Exercise: Rewrite the lines from the one containing "Is the forested" up to and including the one containing "76387 millimetres", substituting "brick wall" for "stone wall" and leaving everything else unchanged.

Dataset records:
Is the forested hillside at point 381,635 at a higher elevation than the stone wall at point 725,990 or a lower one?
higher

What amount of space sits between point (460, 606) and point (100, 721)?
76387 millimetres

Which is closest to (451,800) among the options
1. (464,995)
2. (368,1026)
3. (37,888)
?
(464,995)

...

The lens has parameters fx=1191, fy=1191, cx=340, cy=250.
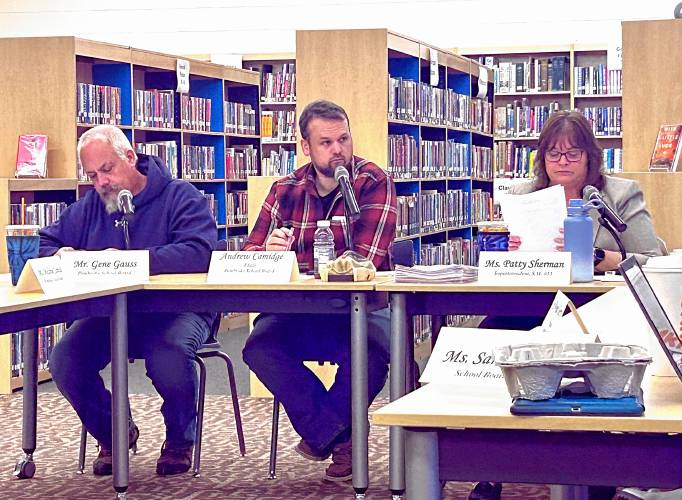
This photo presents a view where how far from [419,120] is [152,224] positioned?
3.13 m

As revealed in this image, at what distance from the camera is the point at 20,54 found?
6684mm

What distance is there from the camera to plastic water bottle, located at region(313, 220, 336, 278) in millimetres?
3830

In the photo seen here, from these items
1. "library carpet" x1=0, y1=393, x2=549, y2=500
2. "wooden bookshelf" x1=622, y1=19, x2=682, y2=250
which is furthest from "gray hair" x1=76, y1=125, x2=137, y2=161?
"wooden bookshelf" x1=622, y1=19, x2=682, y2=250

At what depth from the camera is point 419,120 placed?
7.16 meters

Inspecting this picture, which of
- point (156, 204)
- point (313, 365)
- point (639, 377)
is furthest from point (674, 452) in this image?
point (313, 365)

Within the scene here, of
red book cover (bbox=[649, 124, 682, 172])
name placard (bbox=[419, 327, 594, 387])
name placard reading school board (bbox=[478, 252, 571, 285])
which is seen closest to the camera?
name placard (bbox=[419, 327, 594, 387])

Full response:
Is the forested hillside at point 381,635 at a higher elevation than the brick wall at point 725,990 or a lower one?
higher

What amount of space sits between point (460, 606) and point (100, 721)?
76387 millimetres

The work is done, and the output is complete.